ASSIGNED TASK: From the line containing "Toyota etios hatch 1.3 ano 2013" through the last line of the records below, each line is to be repeated exactly; pictures are to be omitted.

Records drawn from a dataset:
= = = = =

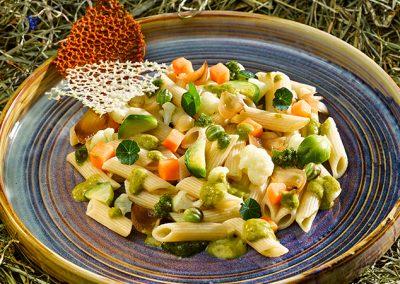 Lauwarmer Herbst-Nudelsalat mit Gemüse und Kapuzinerkresse-Pesto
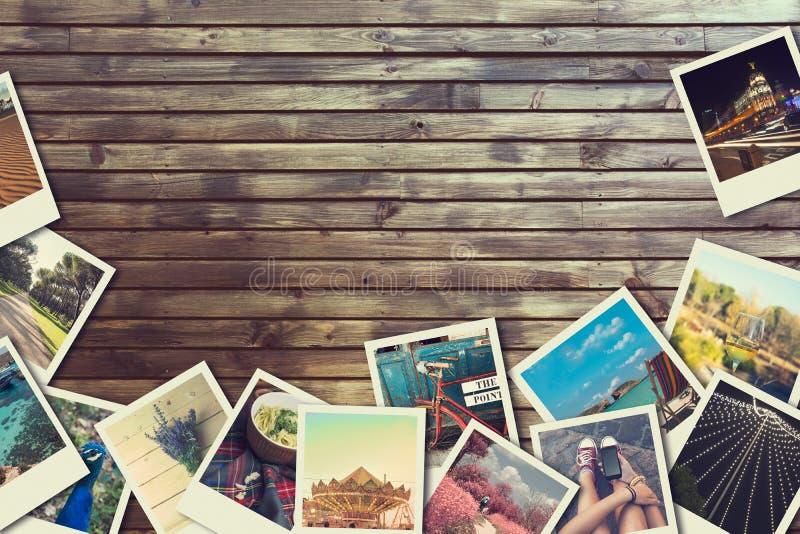 Capítulo con las fotografías viejas del papel, fondo de madera imagen de archivo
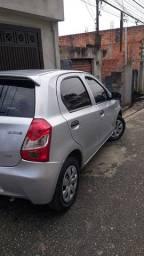 Toyota etios hatch 1.3 ano 2013
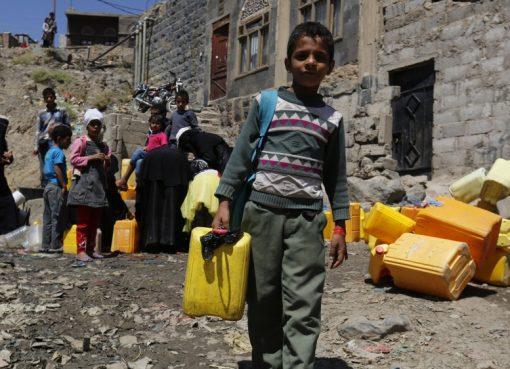 PBB mengumumkan bahwa hampir dua pertiga penduduk Yaman membutuhkan bantuan darurat. Anak-anakpun harus kerja keras membantu kebutuhan keluarga. (Foto: EPA/Al Jazeera)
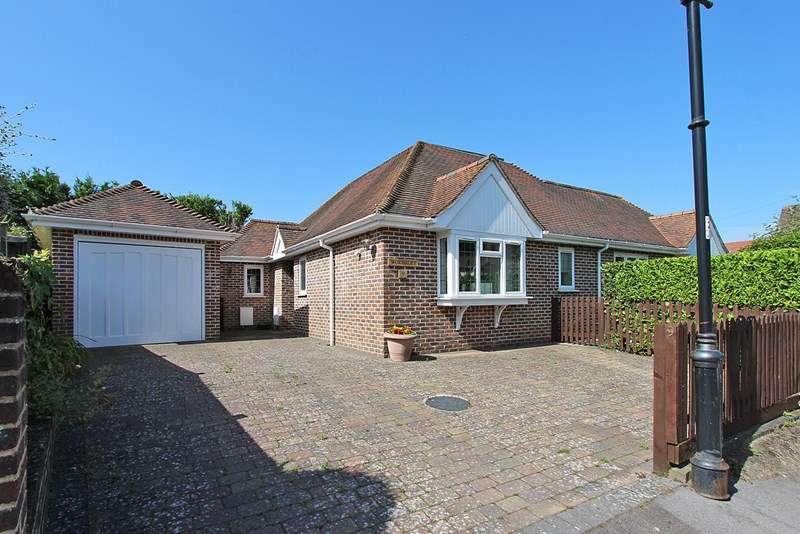 3 Bedrooms Bungalow for sale in Brookley Road, Brockenhurst, Hampshire, SO42
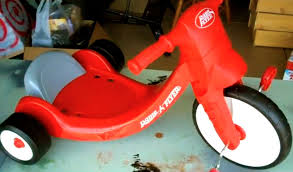 how to assemble radio flyer big wheel kids tricycle toy pedal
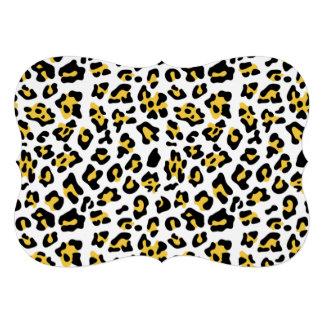 Modelo negro amarillo del estampado de animales de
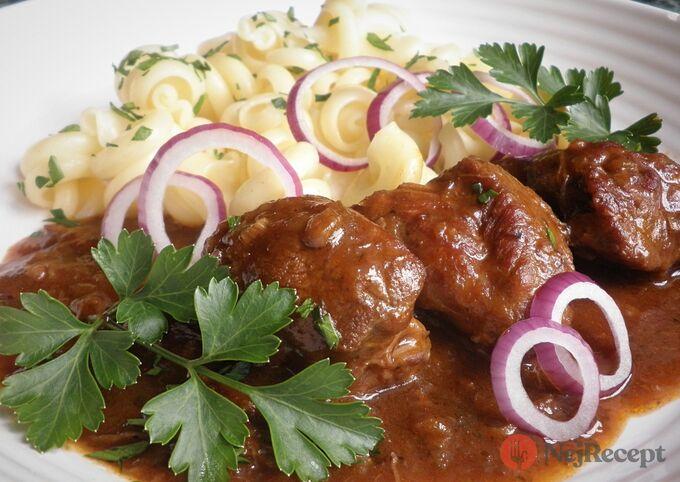 Recept Pivní gulášek z pomaláčku a těstoviny funghetto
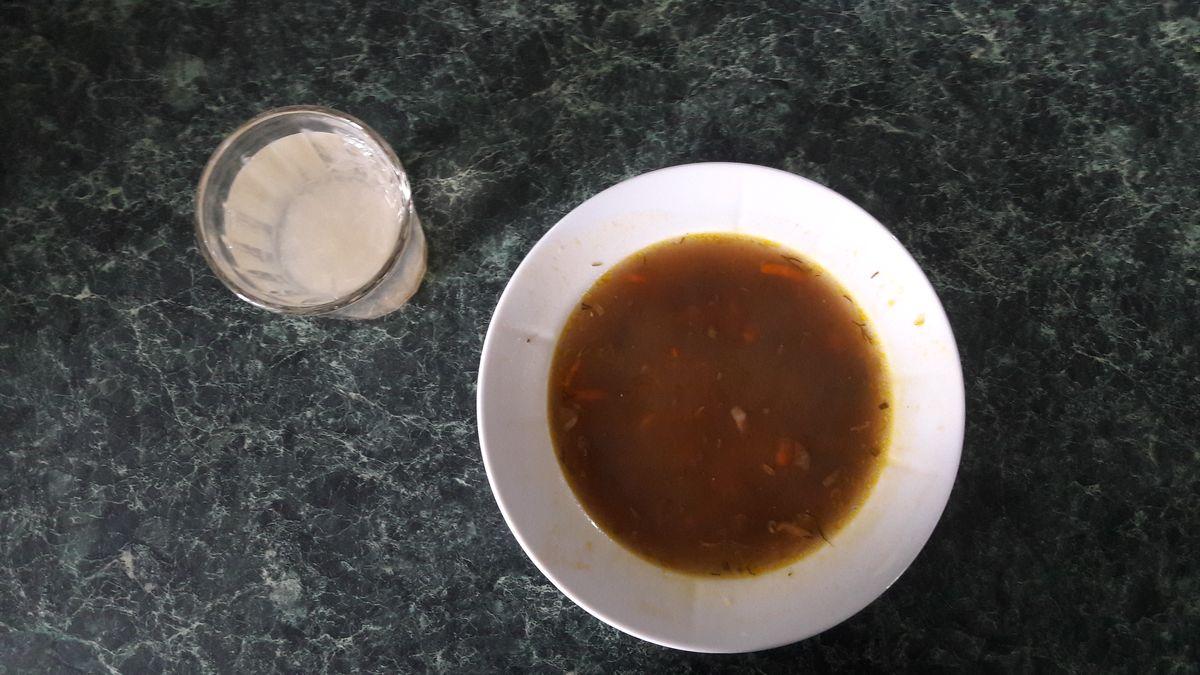 Суп перловый с грибами и лимонный напиток.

= = = = =

ANSWER SECTION:
 Toyota etios hatch 1.3 ano 2013
 PBB mengumumkan bahwa hampir dua pertiga penduduk Yaman membutuhkan bantuan darurat. Anak-anakpun harus kerja keras membantu kebutuhan keluarga. (Foto: EPA/Al Jazeera)
 3 Bedrooms Bungalow for sale in Brookley Road, Brockenhurst, Hampshire, SO42
 how to assemble radio flyer big wheel kids tricycle toy pedal
 Modelo negro amarillo del estampado de animales de
 Recept Pivní gulášek z pomaláčku a těstoviny funghetto
 Суп перловый с грибами и лимонный напиток.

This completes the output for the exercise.